The Mechanoid Invasion
- Front cover of The Mechanoid Invasion core rulebook, illustrated by Kevin Siembieda
- Designers: Kevin Siembieda
- Illustrators: Kevin Siembieda, Michael Gustovich, William Messner-Loebs, James A. Osten
- Publishers: Palladium Books
- Publication: April 1981
- Years active: 1981–1988
- Genres: Science fiction
- Languages: English
- Website: palladiumbooks.com

= The Mechanoid Invasion =

1981 science fiction role-playing game

The Mechanoid Invasion (and its source books, supplements and sequels) was the first role-playing game from Palladium Books, published in 1981. The science fiction setting places human settlers at odds with a deadly cybernetic invasion force.

==Description==
The Mechanoid Invasion centers on the planet Gideon E, colonized by humans. A powerful, malevolent, and numerous race of bio-driven machines have come to invade the planet. The humans are hard-pressed to defend themselves against the technologically superior invaders.

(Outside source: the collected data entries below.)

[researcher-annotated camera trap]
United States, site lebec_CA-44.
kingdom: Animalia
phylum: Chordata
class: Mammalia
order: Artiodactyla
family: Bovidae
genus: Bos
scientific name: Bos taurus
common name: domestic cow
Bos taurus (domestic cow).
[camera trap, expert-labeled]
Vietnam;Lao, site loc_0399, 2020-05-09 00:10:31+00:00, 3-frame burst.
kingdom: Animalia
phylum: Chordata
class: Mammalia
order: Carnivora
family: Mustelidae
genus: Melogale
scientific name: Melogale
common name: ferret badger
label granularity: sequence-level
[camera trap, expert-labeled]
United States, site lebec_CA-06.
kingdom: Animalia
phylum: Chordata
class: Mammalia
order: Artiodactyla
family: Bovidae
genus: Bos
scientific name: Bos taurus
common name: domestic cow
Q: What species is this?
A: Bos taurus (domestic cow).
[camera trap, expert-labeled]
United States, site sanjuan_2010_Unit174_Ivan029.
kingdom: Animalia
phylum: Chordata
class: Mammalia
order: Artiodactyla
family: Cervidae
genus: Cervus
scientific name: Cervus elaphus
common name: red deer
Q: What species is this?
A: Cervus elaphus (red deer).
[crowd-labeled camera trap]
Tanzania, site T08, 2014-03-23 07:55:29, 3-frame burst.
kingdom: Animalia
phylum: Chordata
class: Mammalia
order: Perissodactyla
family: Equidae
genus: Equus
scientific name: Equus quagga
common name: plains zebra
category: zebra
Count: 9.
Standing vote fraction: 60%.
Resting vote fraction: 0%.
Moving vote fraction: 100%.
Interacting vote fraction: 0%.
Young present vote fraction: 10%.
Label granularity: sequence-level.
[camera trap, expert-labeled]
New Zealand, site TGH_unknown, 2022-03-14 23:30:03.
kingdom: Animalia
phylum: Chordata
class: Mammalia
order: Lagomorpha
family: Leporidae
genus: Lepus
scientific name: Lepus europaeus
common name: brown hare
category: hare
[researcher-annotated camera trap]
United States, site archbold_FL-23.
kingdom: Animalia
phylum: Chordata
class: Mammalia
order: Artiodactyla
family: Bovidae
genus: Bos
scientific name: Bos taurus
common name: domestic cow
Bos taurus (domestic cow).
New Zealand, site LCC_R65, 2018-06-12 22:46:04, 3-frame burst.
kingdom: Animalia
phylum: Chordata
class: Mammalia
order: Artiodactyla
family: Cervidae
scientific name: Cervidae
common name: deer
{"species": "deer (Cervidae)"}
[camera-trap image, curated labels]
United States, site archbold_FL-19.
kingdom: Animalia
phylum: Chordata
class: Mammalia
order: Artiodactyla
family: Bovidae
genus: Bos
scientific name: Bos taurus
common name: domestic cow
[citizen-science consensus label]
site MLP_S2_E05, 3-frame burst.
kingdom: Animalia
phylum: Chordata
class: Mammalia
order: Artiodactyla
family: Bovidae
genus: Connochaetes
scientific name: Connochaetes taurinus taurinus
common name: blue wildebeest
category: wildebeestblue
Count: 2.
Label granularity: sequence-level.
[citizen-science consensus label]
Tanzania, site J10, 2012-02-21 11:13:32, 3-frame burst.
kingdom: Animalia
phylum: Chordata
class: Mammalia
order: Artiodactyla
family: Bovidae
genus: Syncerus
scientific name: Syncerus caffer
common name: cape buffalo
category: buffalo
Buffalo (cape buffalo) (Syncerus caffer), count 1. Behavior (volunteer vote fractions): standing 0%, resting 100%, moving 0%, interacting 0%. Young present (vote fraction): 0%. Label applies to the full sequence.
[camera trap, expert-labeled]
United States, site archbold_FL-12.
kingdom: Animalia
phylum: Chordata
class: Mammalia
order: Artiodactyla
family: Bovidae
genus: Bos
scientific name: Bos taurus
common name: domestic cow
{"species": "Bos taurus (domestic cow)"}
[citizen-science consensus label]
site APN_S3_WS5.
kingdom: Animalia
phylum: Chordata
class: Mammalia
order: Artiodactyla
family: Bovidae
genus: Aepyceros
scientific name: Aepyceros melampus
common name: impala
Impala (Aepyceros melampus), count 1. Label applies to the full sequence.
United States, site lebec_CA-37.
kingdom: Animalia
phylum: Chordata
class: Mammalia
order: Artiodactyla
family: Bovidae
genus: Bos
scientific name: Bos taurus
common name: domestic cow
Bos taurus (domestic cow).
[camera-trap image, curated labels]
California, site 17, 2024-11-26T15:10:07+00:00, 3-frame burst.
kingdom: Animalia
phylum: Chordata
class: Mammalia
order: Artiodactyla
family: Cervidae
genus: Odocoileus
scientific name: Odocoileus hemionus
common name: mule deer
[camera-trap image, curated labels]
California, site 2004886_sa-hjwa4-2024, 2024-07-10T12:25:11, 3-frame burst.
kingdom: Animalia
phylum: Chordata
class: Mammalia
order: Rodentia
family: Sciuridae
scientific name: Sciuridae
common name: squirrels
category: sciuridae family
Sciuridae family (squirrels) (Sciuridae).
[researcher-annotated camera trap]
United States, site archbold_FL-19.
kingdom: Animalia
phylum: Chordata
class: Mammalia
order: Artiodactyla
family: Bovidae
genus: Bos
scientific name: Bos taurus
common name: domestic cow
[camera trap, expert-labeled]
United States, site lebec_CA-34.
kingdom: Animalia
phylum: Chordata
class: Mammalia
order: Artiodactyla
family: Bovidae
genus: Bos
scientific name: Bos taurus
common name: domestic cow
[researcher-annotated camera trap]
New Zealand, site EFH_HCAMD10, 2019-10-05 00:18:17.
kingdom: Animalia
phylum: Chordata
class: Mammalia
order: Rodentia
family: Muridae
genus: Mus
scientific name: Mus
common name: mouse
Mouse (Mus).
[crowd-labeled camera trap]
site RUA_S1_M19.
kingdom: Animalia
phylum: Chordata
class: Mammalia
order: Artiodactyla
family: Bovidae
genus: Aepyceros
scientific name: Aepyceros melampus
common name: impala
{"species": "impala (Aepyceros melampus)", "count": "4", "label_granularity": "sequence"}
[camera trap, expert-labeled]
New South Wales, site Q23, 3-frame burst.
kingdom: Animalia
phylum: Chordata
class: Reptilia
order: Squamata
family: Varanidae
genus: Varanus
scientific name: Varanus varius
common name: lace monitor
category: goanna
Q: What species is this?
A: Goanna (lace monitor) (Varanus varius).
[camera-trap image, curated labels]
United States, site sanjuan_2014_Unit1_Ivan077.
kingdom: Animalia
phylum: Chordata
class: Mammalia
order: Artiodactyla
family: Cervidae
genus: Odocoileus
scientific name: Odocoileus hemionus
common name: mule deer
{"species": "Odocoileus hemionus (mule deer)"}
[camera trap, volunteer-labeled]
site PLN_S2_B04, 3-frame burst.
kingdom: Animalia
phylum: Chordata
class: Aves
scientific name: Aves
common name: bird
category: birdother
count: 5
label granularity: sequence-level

The game uses a stripped down version of the Palladium Role-Playing Game rules. Characters have basic attributes (Physical Strength, Intelligence Quotient, Speed, etc.). Hit points are dependent on the character's Physical Endurance. The characters are completed with Occupational Character Classes and their accompanying skills. There are also rules for paranormal psionic abilities.

==Publication history==
In 1981, Palladium published its first role-playing game as a series of three comic-book sized sourcebooks:
1. The Mechanoid Invasion covers the invasion of Gideon E
2. Journey, describes human survivors living within a mechanoid mothership after the destruction of the Gideon E colony and introduces "minor magic and some psionics".
3. Homeworld deals with the Mechanoid homeworld itself.

In 1985, Palladium revised and republished the game as a single book, The Mechanoids.

In 1991 Caliber Comics produced a 3-book series called The Mechanoids which adapted the game into comic book stories.

In the early 90s "Sourcebook Two" of Rifts was released, titled The Mechanoids, and it included conversions for the Mechanoids for use in a Rifts Earth setting, along with a storyline on how they got there.

In 1998 a collected Mechanoids RPG was released, compiled as the Mechanoid Invasion Trilogy which is still available.

==Reception==
In his 1990 book The Complete Guide to Role-Playing Games, game critic Rick Swan was impressed with this game, writing "Concise rules, a slick presentation, and a fascinating setting add up to a gem of a game." The only issue Swan had was with the paranormal abilities, which Swan thought "reads suspiciously like magic spells ... This psionic/magic system contrasts too sharply with the high-tech setting of Mechanoids and should've been left on the drawing board." Swan's favorite part of the game was the "vivid setting" that had humans hopelessly outclassed by the Mechanoids. As Swan summarized it, "The situation is desperate, and the result is a level of tension seldom achieved in a role-playing game." Swan concluded by giving the game a solid rating of 3 out of 4, saying, "science fiction fans shouldn't miss Mechanoids."